Seniors Challenge Principal Morrison on Lounge


Gia Shin, Co-Editor-in-Chief

For three years, we seniors have watched our upperclassmen patiently, waiting for our turn to inherit senior-year privileges including The Tux Show, Senior Prom, the senior lot and…. the senior lounge. Over the pandemic, the senior lounge gradually transformed into a storage room. Now that the seniors are trying to reclaim the room, Principal Morrison is making the job exponentially difficult, according to seniors.

Over 10 years ago, the senior lounge was a staff cafeteria. When Mr. Morrison advised the Student Organization (S.O.), he decided to turn the space into a senior lounge. Seniors would visit the lounge during their free periods and lunches to socialize and play games. However, the COVID-19 pandemic (in addition to a ventilation issue) shut down the lounge. It is now used to store cafeteria tables, chairs, and bins.

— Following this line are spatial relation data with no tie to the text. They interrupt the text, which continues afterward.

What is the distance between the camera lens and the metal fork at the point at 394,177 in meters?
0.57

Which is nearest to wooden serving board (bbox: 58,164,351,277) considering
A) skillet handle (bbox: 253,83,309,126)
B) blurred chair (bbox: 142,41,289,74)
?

Senior lounge used as a storage space.

Jordan Tobias (’23), the S.O. Vice President, had plans to restore the area as an officer. He explained that the senior class missed out on many opportunities to socialize and explore different friend groups due to the pandemic. “When people got back to school, they stuck to who they were familiar with,” he said. “And with the environment we have right now, there are not too many areas for seniors to collaborate with other seniors. The lounge will generate a safe space for seniors to interact with people they normally wouldn’t.” He had plans to revamp the room by reaching out to the Tenafly Moms, Dads, and Caregivers’ Facebook group for furniture donations on September 5, 2022. “We’re not given ample funding so we’re trying to find ways to cut corners,” he said. The post has since accumulated over 20 mixed responses from Tenafly residents who offered to donate their furniture and residents who were puzzled as to why the school couldn’t afford to give the seniors a comfortable lounge. “I find it hard to believe that with an 89 million dollar operating budget there is not 3/5 thousand dollars to properly outfit a senior lounge for our students!” user Andrew Kovar wrote in the Facebook group.

According to Morrison, the rationale behind not accepting furniture donations follows a district-wide regulation. “Everything has to have certain tags in it for being fireproof and everything else,” he said. “So taking furniture as a donation is a hard no for districts.” Furniture would have to be bought off a catalog of school-approved items. This, however, would compromise the comfortability of the lounge. “[The catalog] would include everything, but I just don’t know how comfy it would be with the school-office kind of stuff,” Morrison said.

So the bottom line is, with increasing restrictions and regulations, the lounge will never be what it used to be. “This small rejection of students trying to fight for themselves is a representation of what’s happening to the school right now,” Tobias said. He brought up issues such as the rule that parents must sign out their children at the attendance office and stricter lanyard policies. “I don’t know where these orders are coming from, but they’re clearly trying to solve one issue at the expense of the students,” he said.

Morrison, in contrast, believes that the lounge can be revived once more. “I think there’s some talk of using funds from the class that just graduated; I think that was part of their class gift,” he said. “And that would at least get us started.”